# Bearded Dragon,150 watt bulb for the winter months?!?



## Boa Lover (Feb 3, 2008)

Hey guys. 

Im just wondering if it would be necessary to change my girlfriends dragons daytime basking bulb to a 150 watt from a 100 watt. His vivs 3 feet long by 18". At the mo the bulbs heating ok to about 95f but im worried itll struggle in the winter months. 

The beardies about 9 months old now. 

Thanks for any advice guys! :notworthy:


----------



## HadesDragons (Jun 30, 2007)

I'd have thought that would be far too much heat... I use 40w and 60w bulbs in 4' x 2' cages...

Do you know what the cool end temperatures are? Can you get a couple of photos of the cage? It might just be that you need to use a slightly taller basking area.


----------



## Gemstone Dragons (Jul 29, 2009)

I use a 150w bulb in my 4 by 2 by 2's but even then have them on a stat.
Mt 3ft's have a 60w bulb and are fine, when the weather is colder in winter we turn out heating up to compensate so your indoor temperature shouldn't be alot colder than it is now anyway.

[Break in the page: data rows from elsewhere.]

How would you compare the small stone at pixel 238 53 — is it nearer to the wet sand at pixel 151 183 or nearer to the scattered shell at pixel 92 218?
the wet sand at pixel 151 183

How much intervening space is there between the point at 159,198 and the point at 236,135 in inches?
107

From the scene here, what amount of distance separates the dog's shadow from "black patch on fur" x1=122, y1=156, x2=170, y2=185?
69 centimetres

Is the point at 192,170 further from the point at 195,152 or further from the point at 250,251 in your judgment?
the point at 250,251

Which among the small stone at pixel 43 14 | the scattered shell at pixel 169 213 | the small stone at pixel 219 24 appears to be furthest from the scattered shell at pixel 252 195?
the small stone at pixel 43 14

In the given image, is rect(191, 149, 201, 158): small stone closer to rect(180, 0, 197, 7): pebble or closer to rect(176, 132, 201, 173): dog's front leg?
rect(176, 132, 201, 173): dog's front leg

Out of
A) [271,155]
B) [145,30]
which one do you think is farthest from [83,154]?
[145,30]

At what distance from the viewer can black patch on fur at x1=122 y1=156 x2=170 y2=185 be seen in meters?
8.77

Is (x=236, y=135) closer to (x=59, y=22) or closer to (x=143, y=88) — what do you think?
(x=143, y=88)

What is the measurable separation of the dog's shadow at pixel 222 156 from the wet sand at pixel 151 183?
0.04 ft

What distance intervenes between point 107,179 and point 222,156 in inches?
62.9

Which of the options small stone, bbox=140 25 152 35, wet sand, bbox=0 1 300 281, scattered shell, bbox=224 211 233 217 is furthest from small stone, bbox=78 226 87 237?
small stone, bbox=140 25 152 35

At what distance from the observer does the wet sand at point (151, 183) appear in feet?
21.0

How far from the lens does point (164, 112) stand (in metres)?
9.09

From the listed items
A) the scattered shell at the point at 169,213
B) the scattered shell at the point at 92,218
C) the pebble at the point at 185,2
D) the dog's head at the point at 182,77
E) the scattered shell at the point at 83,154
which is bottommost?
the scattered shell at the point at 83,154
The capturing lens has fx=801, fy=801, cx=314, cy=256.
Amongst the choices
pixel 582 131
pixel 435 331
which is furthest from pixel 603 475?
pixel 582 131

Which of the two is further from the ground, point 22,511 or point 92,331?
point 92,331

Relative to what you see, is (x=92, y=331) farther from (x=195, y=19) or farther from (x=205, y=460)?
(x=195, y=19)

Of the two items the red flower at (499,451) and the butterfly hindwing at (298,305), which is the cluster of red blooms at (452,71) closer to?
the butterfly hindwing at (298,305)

My heating will be on and over night when it cools i will just keep an infared basking bulb on low as i have started doing with my bigger vivs now.


----------



## mini-moon (Sep 14, 2009)

150 watt is too big. keep a red 100 watt on all the time on a thermostat and it should keep a constant temp.


----------



## awh (Aug 20, 2008)

there should be no need to change you bulb it should be fine during the day if it gets cold in your house at night put a small wattage ceramic in for night time (i use 40watt ceramic on stat to come on when temp drops below 65f at night)


----------



## Debbie1962 (Dec 5, 2008)

> At the mo the bulbs heating ok to about 95f but im worried itll struggle in the winter months


To be honest if that's the basking spot then it wouldn't be warm enough even in summer. Is the viv in a cool room? My 3ft vivs usually only have 60 watt spots in them and without a stat would get too hot.


----------



## Boa Lover (Feb 3, 2008)

http://i426.photobucket.com/albums/pp349/Noonesmyname69/otisviv.jpg


Well thats a pic of the viv,the warm end is about 90f but the basking spot above it under the bulb is much higher,we check it regularly with a probe thermometer and it reads about 105f. 
Its quite a tall viv though. 

The cool end is about 80 during the day but we have a reptile radiator fitted to a stat on one end of the viv that comes on if the temp drops to below 70f during the night.


----------